### ARBEITSAUFTRAG
Führe den Lesetext über die Hamburger Gefahrengebiete im Anschluss an seinen letzten Satz weiter.

### LESETEXT
▬▬▬

Polizeistaat mit Berichtspflicht
»Gefahrengebiet«: Hamburger SPD-Bürgerschaft überlässt Grundrechte dem Sicherheitsapparat / Zweifel an »Attacke« auf Beamte wachsen
Die Hamburger Polizei darf auch weiterhin nach Gutdünken über die Einrichtung von sogenannten Gefahrengebieten entscheiden, in denen Personen auch ohne konkreten Verdacht kontrolliert, festgesetzt oder des Stadtteils verwiesen werden können. Grüne und Linkspartei scheiterten am Donnerstag in der Bürgerschaft mit Anträgen, die diese Praktik unterbinden wollten.
Parlamentarische Beschlüsse oder auch nur eine richterliche Anordnung sind in Hamburg weiterhin nicht nötig, um in ganzen Stadtgebieten grundlegendste Bürgerrechte außer Kraft zu setzen. Nach dem Willen der allein regierenden SPD sowie der oppositionellen CDU muss die Polizei die Bürgerschaft künftig lediglich im Nachhinein darüber informieren, wo sie derartige Gefahrengebiete eingerichtet hat. So ließen sich »die regelmäßigen Möglichkeiten parlamentarischer Kontrolle auch dieser Maßnahme weiter (...) verbessern«.
Die Linksfraktion hatte in einem Antrag gefordert, den derartige Maßnahmen ermöglichenden Passus im »Gesetz über die Datenverarbeitung der Polizei« (PolDVG) zu streichen - oder zumindest erheblich zu modifizieren; als Minimum sollte nach ihrer Vorstellung bei »Gefahrengebieten« von einer Dauer von weniger als 48 Stunden ein Richter und bei mehr als 48 Stunden das Parlament seine Zustimmung geben müssen.
Zudem, erläutert LINKE-Fraktionssprecher Florian Kaiser, gehe es nicht an, dass die Polizei derartige »Gefahrengebiete« nicht sofort bekannt gibt. Jedes Verwaltungshandeln müsse sich in einem Rechtsstaat öffentlich vollziehen - damit Bürger wissen, wann und wo sie sich in einer Zone möglicherweise eingeschränkter Grundrechte bewegen - und womöglich dagegen vorgehen können.

▬▬▬

### BEREITGESTELLTE ANGABEN
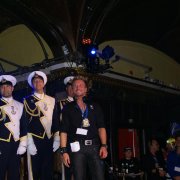 Jeck op Deck (31.01.08)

▬▬▬

### ERGEBNIS FOLGT
Nach Angaben der Hamburger LINKEN hat die Polizei in den vergangenen Jahren über 40-mal in aller Stille zu diesem Mittel gegriffen. Dabei seien »mehrere Hunderttausend verdachtsunabhängige Maßnahmen« durchgeführt worden.
Die jetzt gewährte nachträgliche Überprüfung von »Gefahrengebieten« nach »Unterrichtung« durch die Polizei reiche bei Weitem nicht aus. Die Erfahrung lehre, so die LINKE-Innenexpertin Christiane Schneider, »dass das Verwaltungsgericht Hamburg bereits häufiger Einsätze der Polizei als rechtswidrig beurteilt hat, ohne dass die Hamburger Polizeiführung daraus Konsequenzen« habe ziehen müssen. Bei derzeitiger Gesetzeslage sei die Gewaltenteilung weitgehend aufgehoben, nicht einmal »Mindestanforderungen von Rechtsstaatlichkeit« würden gewährleistet.
Unterdessen wachsen die Zweifel an der polizeilichen Darstellung der Vorgänge am Abend des 28. Januar vor der »Davidwache« an der Reeperbahn weiter. Besonders die Behauptung, es habe sich bei der fraglichen Gruppe um Linksradikale gehandelt, wird in seriösen Zeitungen nicht mehr erhoben. Dabei hatte die Polizei im »Gefahrengebiet« ganz gezielt nach vermeintlichen Linken gesucht.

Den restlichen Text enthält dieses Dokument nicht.